PUBLICATION

Antimetastatic Therapies of the Polysulfide Diallyl Trisulfide against Triple-Negative Breast Cancer (TNBC) via Suppressing MMP2/9 by Blocking NF-κB and ERK/MAPK Signaling Pathways

Authors
Liu, Y., Zhu, P., Wang, Y., Wei, Z., Tao, L., Zhu, Z., Sheng, X., Wang, S., Ruan, J., Liu, Z., Cao, Y., Shan, Y., Sun, L., Wang, A., Chen, W., Lu, Y.
ID
ZDB-PUB-170214-190
Date
2015
Source
PLoS One   10: e0123781 (Journal)
Registered Authors
Keywords
Transcription factors, Breast cancer, Metastasis, Cancer treatment, Cancer cell migration, MAPK signaling cascades, Garlic, Zebrafish
MeSH Terms
  • Allyl Compounds/chemistry
  • Allyl Compounds/pharmacology*
  • Animals
  • Breast Neoplasms/drug therapy*
  • Breast Neoplasms/metabolism
  • Breast Neoplasms/pathology
  • Cell Line, Tumor
  • Cell Movement/drug effects
  • Drug Screening Assays, Antitumor
  • Female
  • Humans
  • MAP Kinase Signaling System/drug effects*
  • Matrix Metalloproteinase 2/biosynthesis*
  • Matrix Metalloproteinase 9/biosynthesis*
  • NF-kappa B/metabolism*
  • Neoplasm Invasiveness
  • Neoplasm Metastasis
  • Neoplasm Proteins/metabolism*
  • Sulfides/chemistry
  • Sulfides/pharmacology*
  • Zebrafish
PubMed
25927362 Full text @ PLoS One
Abstract
Migration and invasion are two crucial steps of tumor metastasis. Blockage of these steps may be an effective strategy to reduce the risk. The objective of the present study was to investigate the effects of diallyl trisulfide (DATS), a natural organosulfuric compound with most sulfur atoms found in garlic, on migration and invasion in triple negative breast cancer (TNBC) cells. Molecular mechanisms underlying the anticancer effects of DATS were further investigated.
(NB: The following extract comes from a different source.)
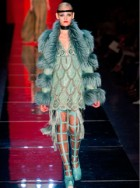Jean Paul Gaultier Couture Autumn/Winter 2012 LP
MDA-MB-231 cells and HS 578t breast cancer cells were treated with different concentrations of DATS. DATS obviously suppressed the migration and invasion of two cell lines and changed the morphological. Moreover, DATS inhibited the mRNA/protein/ enzymes activities of MMP2/9 via attenuating the NF-κB pathway. DATS also inhibited ERK/MAPK rather than p38 and JNK.
DATS inhibits MMP2/9 activity and the metastasis of TNBC cells, and emerges as a potential anti-cancer agent. The inhibitory effects are associated with down-regulation of the transcriptional activities of NF-κB and ERK/MAPK signaling pathways.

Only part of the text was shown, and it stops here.